Dopo infatti quasi due anni dall’ultimo concerto i lavoratori dello spettacolo possono finalmente tornare al loro posto. Spesso infatti dimentichiamo che dietro un palco c’è tutto un lavoro che neanche immaginiamo, sono sempre i primi ad arrivare e gli ultimi ad andarsene.

Per Michele Bravi però il pubblico è altrettanto importante. È stato anche il suo pubblico, la sua community come la chiama lui a dargli la forza per ricominciare, per ripartire. Ed è proprio il contatto con il pubblico a farla da padrone.

Michele Bravi
Le prossime date del tour LIVE PIANO E VOCE di Michele Bravi a cui si aggiungono quelle di Assisi (3 Settembre), Bolzano (7 Settembre) e Biella (11 Settembre).

Il live piano e voce prosegue con Tanto per cominciare e con Quando un desiderio cade, canzone particolarmente adatta al periodo che stiamo vivendo, che sottolinea come in periodi di buio sia importante trovare la luce.

Perché nella vita di sicuro non c’è proprio niente

E a volte non lo sai nemmeno da cosa dipende

E va capito che la rabbia passa e tutto serve

E qualunque cosa accada l’importante è sempre

Che quando un desiderio cade

Allora tu esprimi nuove stelle

Ritornello di Quando un desiderio cade.

Nella scaletta del concerto c’è anche spazio per qualche cover, tra cantautori italiani e non, che però Michele Bravi riesce a fare sue.

Prima di cantare Maneggiami con cura, Michele ci chiede di mettere via i telefoni, di pensare a qualcuno o a qualcosa e di trovare poi il coraggio un giorno di condividere con qualcuno questa canzone e di mostrare le nostre fragilità.

Michele infatti ci confida un segreto: quelle dieci canzoni sono nate perché qualcuno ha avuto il coraggio di confessarsi con lui e lui è riuscito poi ad aprirsi. Maneggiami con cura è infatti una canzone meravigliosa proprio per questo.

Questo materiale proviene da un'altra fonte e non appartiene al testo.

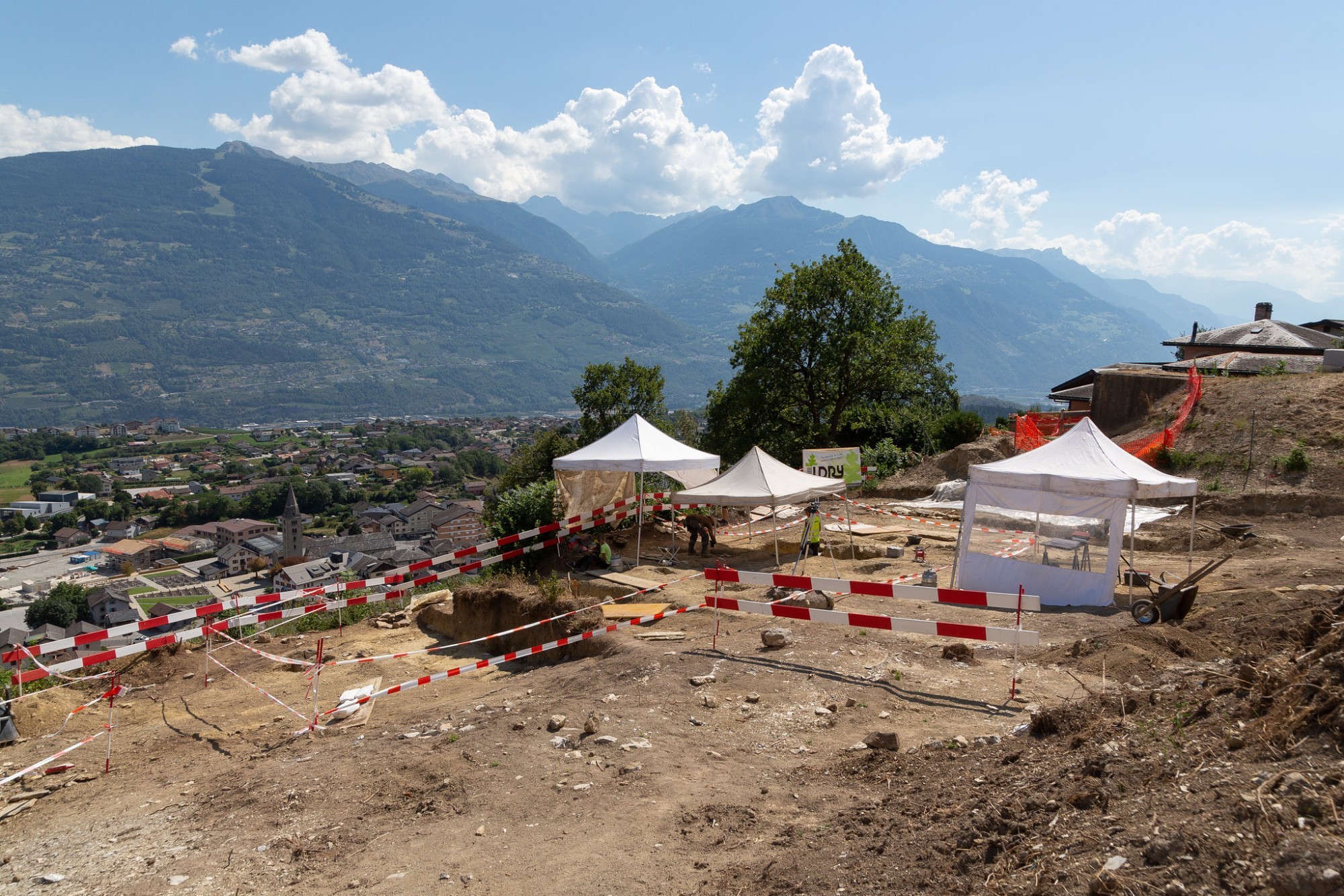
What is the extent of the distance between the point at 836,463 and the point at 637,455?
6.49 metres

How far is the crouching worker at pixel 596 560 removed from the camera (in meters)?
16.0

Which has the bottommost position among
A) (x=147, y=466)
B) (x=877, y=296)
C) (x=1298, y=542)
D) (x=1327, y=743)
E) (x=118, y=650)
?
(x=147, y=466)

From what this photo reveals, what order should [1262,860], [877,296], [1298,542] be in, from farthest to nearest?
[877,296]
[1298,542]
[1262,860]

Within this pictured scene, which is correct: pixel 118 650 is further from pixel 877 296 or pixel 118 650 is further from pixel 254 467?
pixel 254 467

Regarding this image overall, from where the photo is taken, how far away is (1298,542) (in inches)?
623

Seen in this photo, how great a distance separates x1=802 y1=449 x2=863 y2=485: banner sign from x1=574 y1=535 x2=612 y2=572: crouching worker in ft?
21.2

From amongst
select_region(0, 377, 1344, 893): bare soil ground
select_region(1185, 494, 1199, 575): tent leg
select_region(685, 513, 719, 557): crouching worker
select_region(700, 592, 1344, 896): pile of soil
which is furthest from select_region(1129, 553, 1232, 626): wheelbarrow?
select_region(685, 513, 719, 557): crouching worker

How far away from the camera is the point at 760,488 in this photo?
619 inches

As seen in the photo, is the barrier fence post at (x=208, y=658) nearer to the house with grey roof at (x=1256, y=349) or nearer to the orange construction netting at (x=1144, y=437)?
the orange construction netting at (x=1144, y=437)

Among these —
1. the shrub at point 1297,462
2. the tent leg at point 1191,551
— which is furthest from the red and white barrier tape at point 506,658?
the shrub at point 1297,462

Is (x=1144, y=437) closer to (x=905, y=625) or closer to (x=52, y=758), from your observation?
(x=905, y=625)

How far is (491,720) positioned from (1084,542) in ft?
31.1

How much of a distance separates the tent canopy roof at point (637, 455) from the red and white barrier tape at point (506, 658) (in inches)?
191

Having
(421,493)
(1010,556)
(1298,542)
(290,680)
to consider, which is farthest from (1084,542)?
(421,493)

Prima di andare avanti Michele ci chiede di descrivere cos’è per noi l’amore. Dopo un primo momento di silenzio c’è qualcuno che risponde mistero, paradosso e chi ‘lei’. Allora Michele inizia a cantare Mantieni il bacio, di quell’amore che ci salva dalla ferita del mondo, e poi dedica Tutte le poesie sono d’amore a ‘lui’, la persona che gli ha insegnato cos’è l’amore.

Il concerto sta per finire. C’è solo il tempo di Ricordami, canzone che fa parte della colonna sonora di Coco, film della Disney e di chiudere in bellezza con quelle che sono forse le canzoni più belle di Michele: Il diario degli errori e La vita breve dei coriandoli.

Quello di Michele Bravi è stato un concerto diverso dal solito, speciale, quasi ‘privato’, come se Michele avesse organizzato un concerto singolo per ognuno di noi spettatori.

Ne avevo avuto l’impressione già in conferenza stampa ma ieri sera ne ho avuto la conferma. Michele Bravi è una persona trasparente. Quando lo guardi e lo ascolti parlare gli pipi letteralmente vedere l’anima, un’anima complessa, a volte fragile, ma bellissima.

Ti guarda negli occhi e ti racconta di come sta, di quanto è grato, quasi come se si confessasse come un libro aperto. Racconta alcuni aneddoti della sua infanzia come quando andava con la nonna a fare la spesa e gli comprava gli ombrellini di cioccolato. Ride quando sente di persone che lo definiscono un cantante triste.

E allora finisce un altro concerto e io mi sento più leggera, più spensierata. Grazie Michele per essere semplicemente te stesso, così autoironico e umile e per avermi regalato non una, ma tante lezioni di vita.